During the interview he boasted that work on destruction of Ukrainian independence symbols had commenced: “It is a matter of time—there will be no [Ukrainian] flags, no architectural forms, all these tridents will melt away from where they are posted. Don’t forget that in the southeast [of Ukraine] they hung all this up because they wanted to prove to everyone that ‘this is Ukraine.’” (The trident is the Ukrainian national symbol.) It is likely that Slysarenko or one of his allies are behind the reappearance of Lenin in Henichesk, not to make any statement about Marxism-Leninism, but to “put things back the way they were” where Lenin was on his pedestal, the power was in Moscow, and people like him were in charge in Ukraine. 
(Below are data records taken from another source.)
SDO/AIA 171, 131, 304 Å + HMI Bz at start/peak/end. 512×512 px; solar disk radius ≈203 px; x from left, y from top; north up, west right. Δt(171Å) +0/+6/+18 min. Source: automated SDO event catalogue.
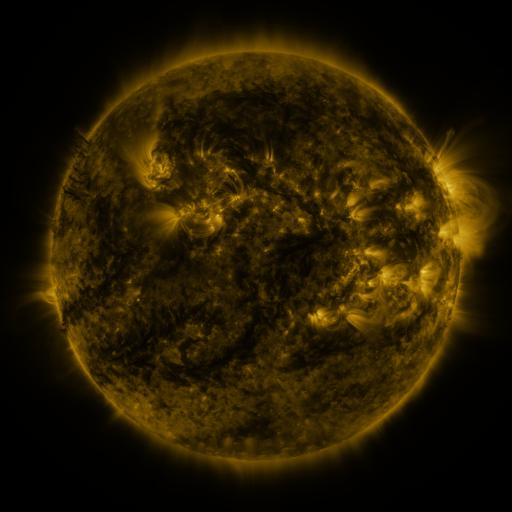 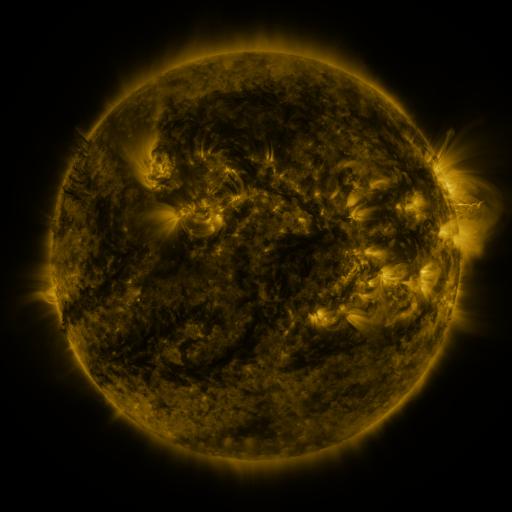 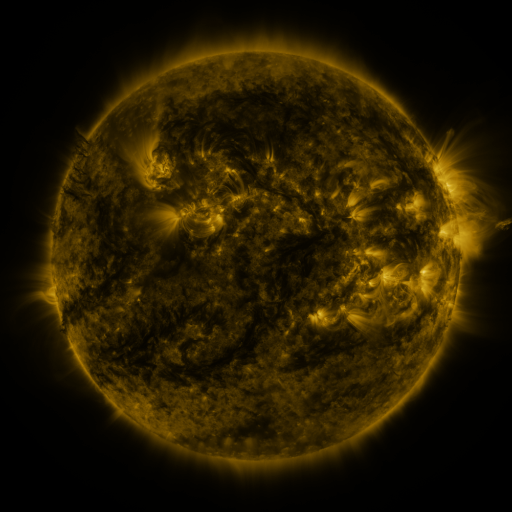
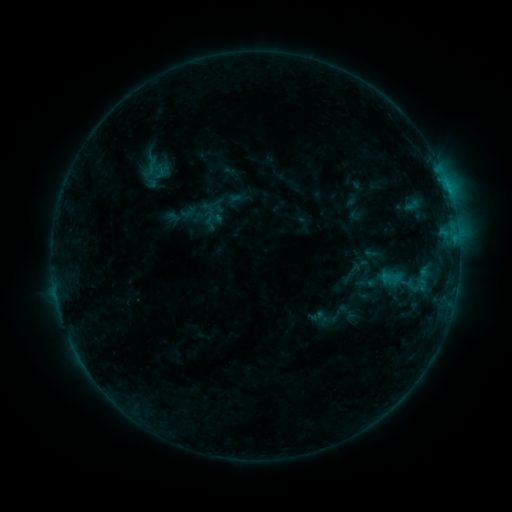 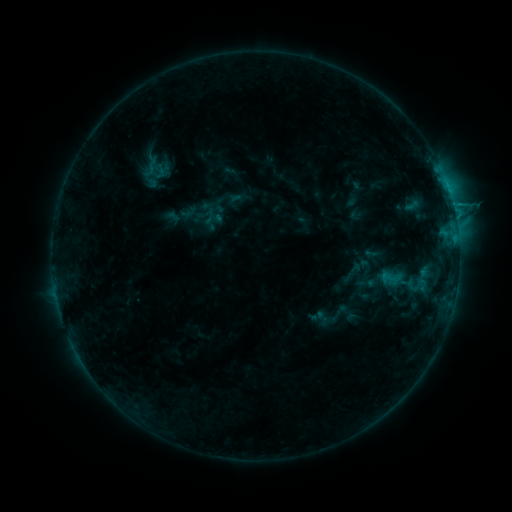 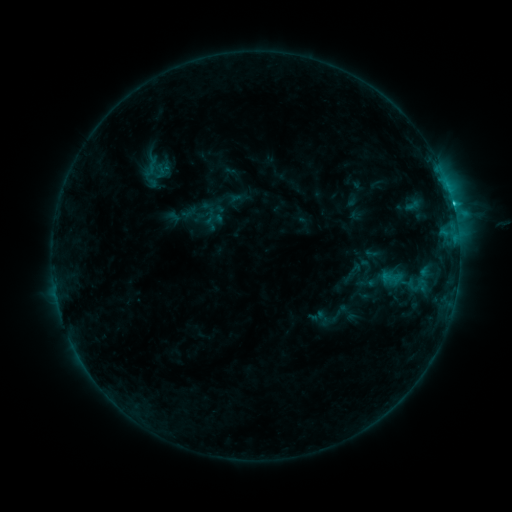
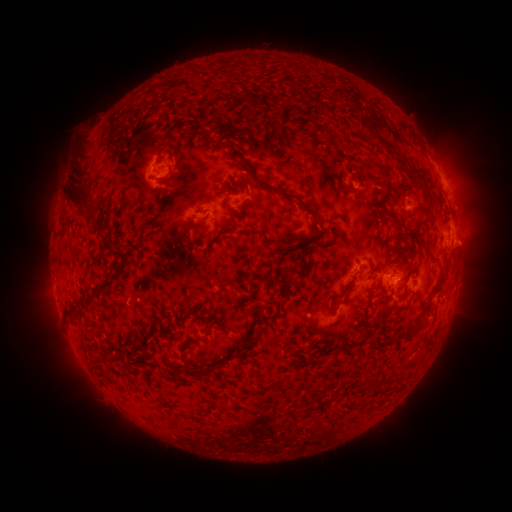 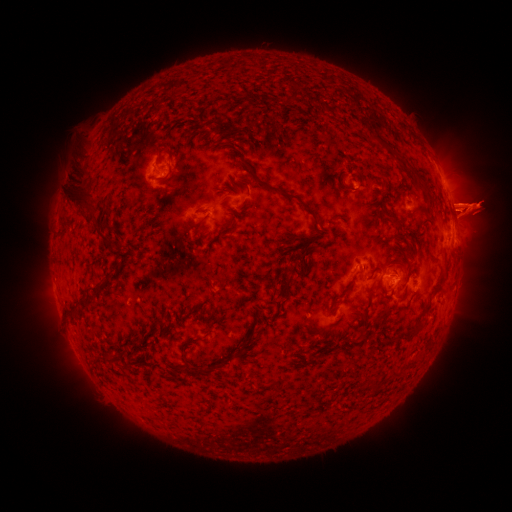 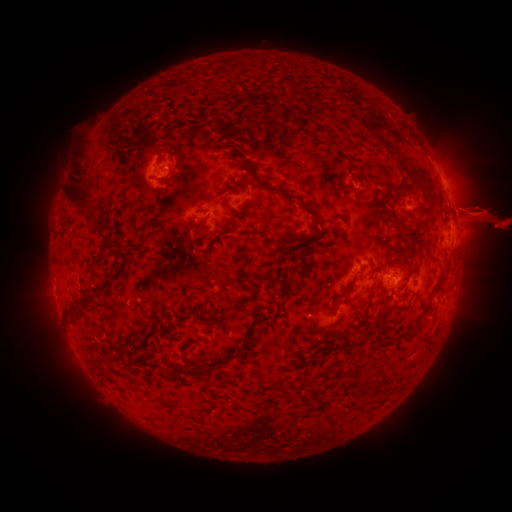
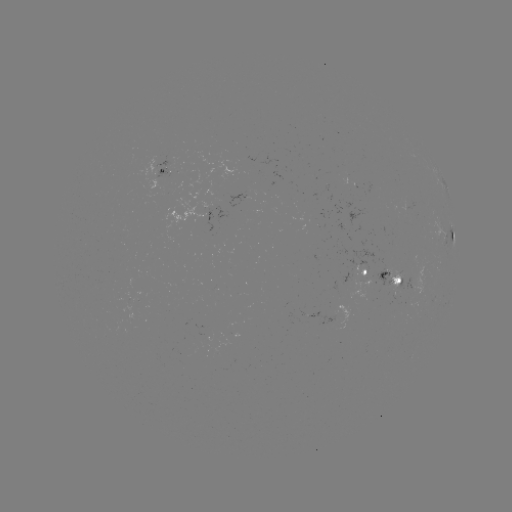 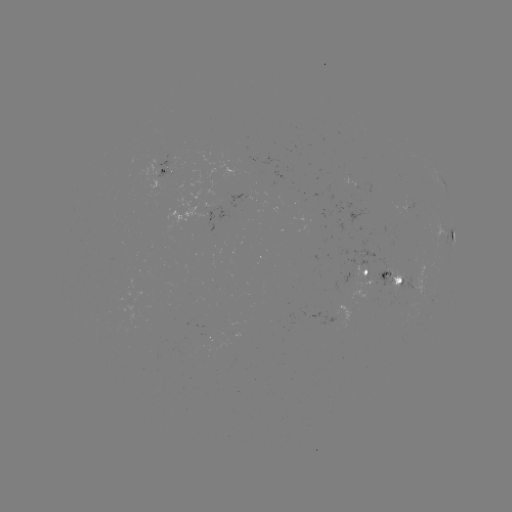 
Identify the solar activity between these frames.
eruption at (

 No Stalin monuments have re-appeared under Russian occupation, but this Lenin in Henichesk probably won’t be the last one to reappear as long as Russian troops are occupying part of Ukraine. The small-scale tyrants will put them back up to show that their power is back, at least in the areas occupied by Russian troops. While it is possible that Putin harbors some desire to knock down Lenin monuments in Russia (after careful polling of course), I am not going to wager on that ever happening. Putin has presided over the unveiling of a monument commemorating Soviet repression, but he also has called the collapse of the USSR the “greatest geopolitical catastrophe of the century” and has put up at least two monuments to the long-time KGB head and Soviet Premier Yuri Andropov. He may have a problem with Lenin, but he is a product and a beneficiary of Lenin’s creation. In the Soviet world that Putin grew up in, Lenin was ubiquitous. In the post-Soviet world that he rules, Lenin is almost as ubiquitous. But in the post-Putin country of free Ukraine, Lenin is gone. So, he must be restored. 

Putin made a kind of threat/joke about Ukraine removing Soviet symbols during that same Feb 21 speech:

“Soviet Ukraine is the result of the Bolsheviks’ policy and can be rightfully called “Vladimir Lenin’s Ukraine.”… And today the “grateful progeny” has overturned monuments to Lenin in Ukraine. They call it decommunization.

You want decommunization? Very well, this suits us just fine. But why stop halfway? We are ready to show what real decommunizations would mean for Ukraine.”

Putin’s joke/syllogism/threat goes like this: Ukraine’s existence is a product of the USSR. My power, the power of the Soviet secret police boss and the communist elite, is also a product of the USSR. If you reject the Soviet legacy of my power, I shall reject the “Soviet legacy” of Ukraine’s existence.